高校に受かった時は、ワンチャンそういう妄想もしたけど、正直、無理なのはわかってたから。
早めにケリがついてむしろ私の高校生活は、これから豊かになるはずだ。書に邁進し、なんかの賞をもらって推薦で大学に行く。できれば奨学金がもらえるレベルが望ましい。
破れた恋にどんよりとしながらも、前向きな言葉を自分にかけることはできる。
はー、恋って、難しい。
公募に出品する作品の題材を、教室にある作品集の中から探す。大きな作品集をペラペラとめくっていると、ある1つが目に留まった。
「恋すてふ 我が名はまだき 立ちにけり 人知れずこそ 思ひそめしか」
――壬生忠見の和歌 百人一首でも有名な歌だ
(恋をしているという噂が、もう立ってしまった。誰にも知られず、ひそかに想い始めたばかりなのに)
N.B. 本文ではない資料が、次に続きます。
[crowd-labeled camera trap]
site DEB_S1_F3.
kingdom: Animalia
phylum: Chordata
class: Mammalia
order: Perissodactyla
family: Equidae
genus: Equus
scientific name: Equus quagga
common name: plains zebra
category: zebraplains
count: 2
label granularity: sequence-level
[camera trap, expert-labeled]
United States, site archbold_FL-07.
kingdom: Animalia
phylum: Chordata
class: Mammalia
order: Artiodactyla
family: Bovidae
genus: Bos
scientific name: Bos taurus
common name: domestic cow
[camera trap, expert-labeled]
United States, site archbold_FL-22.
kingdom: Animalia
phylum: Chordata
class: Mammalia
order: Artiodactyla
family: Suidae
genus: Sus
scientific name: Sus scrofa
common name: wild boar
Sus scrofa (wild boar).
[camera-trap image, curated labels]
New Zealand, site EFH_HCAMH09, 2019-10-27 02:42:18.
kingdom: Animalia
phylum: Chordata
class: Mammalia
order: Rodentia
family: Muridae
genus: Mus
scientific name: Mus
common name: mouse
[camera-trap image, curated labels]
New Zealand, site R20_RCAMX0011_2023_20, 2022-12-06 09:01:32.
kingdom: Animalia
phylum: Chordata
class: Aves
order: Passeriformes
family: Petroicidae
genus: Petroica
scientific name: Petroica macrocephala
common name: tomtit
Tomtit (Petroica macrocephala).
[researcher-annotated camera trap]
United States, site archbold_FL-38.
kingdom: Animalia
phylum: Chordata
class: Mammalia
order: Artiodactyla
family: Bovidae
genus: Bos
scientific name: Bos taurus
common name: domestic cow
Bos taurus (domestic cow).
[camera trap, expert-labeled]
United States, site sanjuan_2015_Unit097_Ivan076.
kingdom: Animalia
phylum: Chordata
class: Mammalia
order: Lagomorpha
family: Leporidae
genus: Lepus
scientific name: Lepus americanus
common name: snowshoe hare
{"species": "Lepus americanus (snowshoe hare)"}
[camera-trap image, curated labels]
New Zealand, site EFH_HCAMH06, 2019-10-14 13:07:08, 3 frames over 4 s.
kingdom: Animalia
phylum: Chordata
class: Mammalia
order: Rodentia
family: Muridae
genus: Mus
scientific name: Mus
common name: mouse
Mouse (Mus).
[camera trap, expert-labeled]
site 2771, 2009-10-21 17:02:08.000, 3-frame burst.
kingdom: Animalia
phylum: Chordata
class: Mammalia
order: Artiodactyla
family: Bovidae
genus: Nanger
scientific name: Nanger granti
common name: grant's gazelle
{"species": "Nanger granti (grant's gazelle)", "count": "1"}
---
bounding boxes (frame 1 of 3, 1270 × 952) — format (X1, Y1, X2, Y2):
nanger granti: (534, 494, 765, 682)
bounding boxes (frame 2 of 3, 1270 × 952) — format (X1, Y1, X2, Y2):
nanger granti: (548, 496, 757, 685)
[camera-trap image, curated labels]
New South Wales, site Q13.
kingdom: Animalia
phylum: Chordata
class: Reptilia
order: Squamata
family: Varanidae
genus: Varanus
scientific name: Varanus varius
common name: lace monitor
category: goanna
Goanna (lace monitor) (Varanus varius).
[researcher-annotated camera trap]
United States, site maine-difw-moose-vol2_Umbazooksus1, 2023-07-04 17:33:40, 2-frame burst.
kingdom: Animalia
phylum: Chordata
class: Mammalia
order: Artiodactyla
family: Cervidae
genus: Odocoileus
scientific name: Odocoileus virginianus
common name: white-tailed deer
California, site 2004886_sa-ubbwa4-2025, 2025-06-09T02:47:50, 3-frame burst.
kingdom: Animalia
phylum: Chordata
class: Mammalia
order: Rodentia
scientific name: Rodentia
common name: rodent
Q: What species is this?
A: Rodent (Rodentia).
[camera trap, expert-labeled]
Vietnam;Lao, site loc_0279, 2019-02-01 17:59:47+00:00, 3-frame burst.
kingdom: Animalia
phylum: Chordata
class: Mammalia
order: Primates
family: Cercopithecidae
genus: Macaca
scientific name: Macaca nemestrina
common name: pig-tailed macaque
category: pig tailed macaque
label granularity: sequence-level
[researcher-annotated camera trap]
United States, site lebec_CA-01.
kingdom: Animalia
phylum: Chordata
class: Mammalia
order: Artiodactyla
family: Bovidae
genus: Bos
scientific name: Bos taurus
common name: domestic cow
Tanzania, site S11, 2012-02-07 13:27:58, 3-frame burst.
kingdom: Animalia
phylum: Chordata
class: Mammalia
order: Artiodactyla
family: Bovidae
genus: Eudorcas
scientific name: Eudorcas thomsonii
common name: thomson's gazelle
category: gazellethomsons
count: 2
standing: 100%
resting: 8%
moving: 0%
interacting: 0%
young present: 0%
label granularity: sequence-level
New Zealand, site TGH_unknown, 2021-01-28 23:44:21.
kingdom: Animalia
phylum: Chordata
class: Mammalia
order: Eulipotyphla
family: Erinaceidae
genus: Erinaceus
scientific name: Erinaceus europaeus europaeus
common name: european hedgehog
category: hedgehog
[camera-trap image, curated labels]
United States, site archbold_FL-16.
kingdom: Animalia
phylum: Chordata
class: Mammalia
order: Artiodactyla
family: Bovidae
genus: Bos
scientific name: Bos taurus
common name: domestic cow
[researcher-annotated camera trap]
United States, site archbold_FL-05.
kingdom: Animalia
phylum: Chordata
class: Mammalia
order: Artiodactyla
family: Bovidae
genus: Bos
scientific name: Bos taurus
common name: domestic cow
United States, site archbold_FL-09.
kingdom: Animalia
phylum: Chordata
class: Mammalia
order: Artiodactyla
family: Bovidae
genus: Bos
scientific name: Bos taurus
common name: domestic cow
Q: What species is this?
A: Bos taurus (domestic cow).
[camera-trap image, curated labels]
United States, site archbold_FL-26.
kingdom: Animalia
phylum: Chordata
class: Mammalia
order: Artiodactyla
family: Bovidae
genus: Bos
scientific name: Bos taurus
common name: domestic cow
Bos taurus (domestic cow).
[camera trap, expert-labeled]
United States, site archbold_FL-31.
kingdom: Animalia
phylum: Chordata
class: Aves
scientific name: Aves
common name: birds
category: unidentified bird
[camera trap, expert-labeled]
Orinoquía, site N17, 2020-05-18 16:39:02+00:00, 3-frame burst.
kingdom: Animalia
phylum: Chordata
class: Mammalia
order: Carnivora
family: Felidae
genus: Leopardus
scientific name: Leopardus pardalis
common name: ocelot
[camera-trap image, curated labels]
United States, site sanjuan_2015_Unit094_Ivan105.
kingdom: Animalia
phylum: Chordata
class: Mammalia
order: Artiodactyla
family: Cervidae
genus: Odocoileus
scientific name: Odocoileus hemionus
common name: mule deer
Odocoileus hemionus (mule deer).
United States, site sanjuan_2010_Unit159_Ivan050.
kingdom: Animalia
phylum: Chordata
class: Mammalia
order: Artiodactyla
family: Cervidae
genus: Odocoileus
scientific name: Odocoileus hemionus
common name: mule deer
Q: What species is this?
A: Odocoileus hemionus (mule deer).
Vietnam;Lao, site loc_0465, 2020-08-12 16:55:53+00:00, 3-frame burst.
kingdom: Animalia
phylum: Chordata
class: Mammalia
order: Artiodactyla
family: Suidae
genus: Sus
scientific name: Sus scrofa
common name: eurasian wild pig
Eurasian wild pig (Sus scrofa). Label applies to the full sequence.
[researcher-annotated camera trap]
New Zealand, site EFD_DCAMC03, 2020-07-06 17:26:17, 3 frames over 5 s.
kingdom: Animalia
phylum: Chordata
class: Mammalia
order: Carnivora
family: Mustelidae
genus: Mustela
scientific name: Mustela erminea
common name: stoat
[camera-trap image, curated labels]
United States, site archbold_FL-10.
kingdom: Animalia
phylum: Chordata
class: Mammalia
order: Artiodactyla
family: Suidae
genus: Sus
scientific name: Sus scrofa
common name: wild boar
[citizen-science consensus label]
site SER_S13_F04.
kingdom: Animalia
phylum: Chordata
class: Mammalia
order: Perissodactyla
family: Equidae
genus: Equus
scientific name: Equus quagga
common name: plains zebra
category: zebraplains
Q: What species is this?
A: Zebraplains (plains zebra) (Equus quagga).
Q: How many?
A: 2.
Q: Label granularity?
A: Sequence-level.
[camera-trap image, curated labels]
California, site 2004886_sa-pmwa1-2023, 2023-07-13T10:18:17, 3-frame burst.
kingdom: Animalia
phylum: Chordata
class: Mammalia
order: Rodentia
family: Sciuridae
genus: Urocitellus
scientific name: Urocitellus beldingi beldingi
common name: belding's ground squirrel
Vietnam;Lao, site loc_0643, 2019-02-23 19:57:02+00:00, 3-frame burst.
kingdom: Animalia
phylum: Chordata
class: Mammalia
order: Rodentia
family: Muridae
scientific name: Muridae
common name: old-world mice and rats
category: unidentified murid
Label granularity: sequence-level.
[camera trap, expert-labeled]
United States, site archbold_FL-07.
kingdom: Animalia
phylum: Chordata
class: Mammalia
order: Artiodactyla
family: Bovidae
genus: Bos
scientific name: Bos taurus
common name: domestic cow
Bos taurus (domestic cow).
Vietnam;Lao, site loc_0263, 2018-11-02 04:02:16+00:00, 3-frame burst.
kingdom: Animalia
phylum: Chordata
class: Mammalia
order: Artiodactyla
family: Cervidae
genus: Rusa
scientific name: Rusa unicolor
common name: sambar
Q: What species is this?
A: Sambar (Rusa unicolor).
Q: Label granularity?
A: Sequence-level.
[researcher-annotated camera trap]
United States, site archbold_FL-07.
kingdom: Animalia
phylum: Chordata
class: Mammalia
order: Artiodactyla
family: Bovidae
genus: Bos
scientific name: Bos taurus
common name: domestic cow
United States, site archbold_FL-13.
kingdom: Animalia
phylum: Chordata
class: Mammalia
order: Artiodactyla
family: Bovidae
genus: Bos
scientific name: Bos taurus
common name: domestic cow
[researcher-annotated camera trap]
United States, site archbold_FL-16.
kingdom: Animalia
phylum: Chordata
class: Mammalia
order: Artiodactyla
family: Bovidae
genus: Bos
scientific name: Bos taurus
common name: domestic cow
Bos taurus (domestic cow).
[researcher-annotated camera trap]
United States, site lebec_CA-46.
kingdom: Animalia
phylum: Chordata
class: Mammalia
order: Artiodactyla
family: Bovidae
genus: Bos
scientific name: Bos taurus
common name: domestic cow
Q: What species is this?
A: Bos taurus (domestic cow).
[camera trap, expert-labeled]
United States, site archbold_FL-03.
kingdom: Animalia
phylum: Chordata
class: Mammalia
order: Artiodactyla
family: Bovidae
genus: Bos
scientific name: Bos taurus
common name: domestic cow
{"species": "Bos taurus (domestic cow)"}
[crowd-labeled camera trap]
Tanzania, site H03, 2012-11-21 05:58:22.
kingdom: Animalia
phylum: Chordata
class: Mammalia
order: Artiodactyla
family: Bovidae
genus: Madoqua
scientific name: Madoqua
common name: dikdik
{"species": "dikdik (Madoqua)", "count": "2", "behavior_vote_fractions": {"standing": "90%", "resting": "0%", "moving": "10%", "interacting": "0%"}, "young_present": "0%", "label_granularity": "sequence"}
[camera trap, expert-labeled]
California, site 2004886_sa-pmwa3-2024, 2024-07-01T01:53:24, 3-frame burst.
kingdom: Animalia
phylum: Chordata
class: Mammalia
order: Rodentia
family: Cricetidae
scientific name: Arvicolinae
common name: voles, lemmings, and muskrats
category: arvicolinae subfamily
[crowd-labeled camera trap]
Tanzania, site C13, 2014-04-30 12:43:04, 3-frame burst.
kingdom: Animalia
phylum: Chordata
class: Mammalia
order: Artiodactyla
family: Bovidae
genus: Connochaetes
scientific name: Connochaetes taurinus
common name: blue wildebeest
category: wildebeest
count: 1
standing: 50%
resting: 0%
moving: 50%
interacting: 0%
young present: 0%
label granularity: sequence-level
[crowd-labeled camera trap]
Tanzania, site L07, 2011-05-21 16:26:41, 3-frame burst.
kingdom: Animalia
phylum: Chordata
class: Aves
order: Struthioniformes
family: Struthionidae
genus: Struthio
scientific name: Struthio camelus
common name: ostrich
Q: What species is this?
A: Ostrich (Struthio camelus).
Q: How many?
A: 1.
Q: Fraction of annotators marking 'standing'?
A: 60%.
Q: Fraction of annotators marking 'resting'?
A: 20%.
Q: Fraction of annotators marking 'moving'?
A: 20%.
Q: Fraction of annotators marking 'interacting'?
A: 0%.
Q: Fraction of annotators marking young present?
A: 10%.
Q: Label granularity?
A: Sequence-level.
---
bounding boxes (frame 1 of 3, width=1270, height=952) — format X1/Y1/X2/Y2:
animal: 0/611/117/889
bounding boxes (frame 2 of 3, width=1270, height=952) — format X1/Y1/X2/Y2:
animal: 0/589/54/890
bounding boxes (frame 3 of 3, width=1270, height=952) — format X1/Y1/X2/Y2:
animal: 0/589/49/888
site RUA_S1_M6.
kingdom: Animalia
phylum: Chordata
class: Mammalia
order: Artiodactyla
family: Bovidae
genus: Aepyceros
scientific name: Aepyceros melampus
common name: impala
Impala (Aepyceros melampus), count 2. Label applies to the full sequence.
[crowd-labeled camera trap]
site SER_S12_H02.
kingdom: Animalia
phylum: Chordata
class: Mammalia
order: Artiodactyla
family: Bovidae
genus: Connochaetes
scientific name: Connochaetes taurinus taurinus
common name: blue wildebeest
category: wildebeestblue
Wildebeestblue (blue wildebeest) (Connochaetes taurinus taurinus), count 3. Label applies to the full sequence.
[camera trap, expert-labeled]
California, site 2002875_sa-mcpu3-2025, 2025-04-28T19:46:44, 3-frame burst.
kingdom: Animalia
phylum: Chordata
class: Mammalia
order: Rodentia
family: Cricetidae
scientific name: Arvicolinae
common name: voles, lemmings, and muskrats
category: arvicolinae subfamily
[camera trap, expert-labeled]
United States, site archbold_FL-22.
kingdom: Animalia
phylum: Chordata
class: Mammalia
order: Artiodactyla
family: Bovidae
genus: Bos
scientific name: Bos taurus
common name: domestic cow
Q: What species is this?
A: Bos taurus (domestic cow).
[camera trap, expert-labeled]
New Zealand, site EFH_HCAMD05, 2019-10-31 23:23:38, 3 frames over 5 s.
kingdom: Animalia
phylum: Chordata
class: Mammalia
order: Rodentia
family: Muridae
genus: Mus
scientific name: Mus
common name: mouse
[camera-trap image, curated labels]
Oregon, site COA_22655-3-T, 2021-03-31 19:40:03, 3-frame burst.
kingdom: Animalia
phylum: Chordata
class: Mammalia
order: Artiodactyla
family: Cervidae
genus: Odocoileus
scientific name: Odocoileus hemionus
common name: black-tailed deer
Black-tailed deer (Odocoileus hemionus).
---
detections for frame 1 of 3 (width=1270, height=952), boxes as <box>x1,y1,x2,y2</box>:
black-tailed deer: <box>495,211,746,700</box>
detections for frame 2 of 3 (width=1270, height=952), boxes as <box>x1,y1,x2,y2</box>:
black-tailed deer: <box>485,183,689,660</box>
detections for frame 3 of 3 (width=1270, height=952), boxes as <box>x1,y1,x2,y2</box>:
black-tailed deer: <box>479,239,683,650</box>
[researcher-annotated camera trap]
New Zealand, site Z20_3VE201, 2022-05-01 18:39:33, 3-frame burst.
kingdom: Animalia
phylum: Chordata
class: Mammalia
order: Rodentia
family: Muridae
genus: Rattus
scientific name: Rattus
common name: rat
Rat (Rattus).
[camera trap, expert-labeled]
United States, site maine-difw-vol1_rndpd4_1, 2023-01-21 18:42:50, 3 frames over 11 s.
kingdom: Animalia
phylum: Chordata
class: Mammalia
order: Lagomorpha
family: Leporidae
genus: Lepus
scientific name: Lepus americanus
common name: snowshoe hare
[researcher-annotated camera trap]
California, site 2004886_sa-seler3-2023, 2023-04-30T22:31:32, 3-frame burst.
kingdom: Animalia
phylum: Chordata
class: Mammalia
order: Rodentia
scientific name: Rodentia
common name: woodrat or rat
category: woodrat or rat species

現代語訳に胸がピリピリと痛む。噂が立っているのは、本命の別の人だが……
ひとりでひっそり想っていただけの恋というのが刺さった。
これ、書いてみようかな。和歌だって立派な作品になる。
静かに筆を取る。
四つ切半紙に、ゆっくりと構え、最初の一文字目を筆で走らせた。
んー
書いてみて気づいたが、「恋」と書くのは、案外照れくさい。無駄にくしゃくしゃにして机にポンと置いた。
今度は細い筆で、全文を縦にバランスを取りながら書いてみた。
悪くないかもしれない。良い題材に出会うのは運命だというから、これはこれでありだ。
何枚か、書いてみて、いいバランスになったものを一枚新聞紙に挟むと、明日、先生に相談してみようという気になった。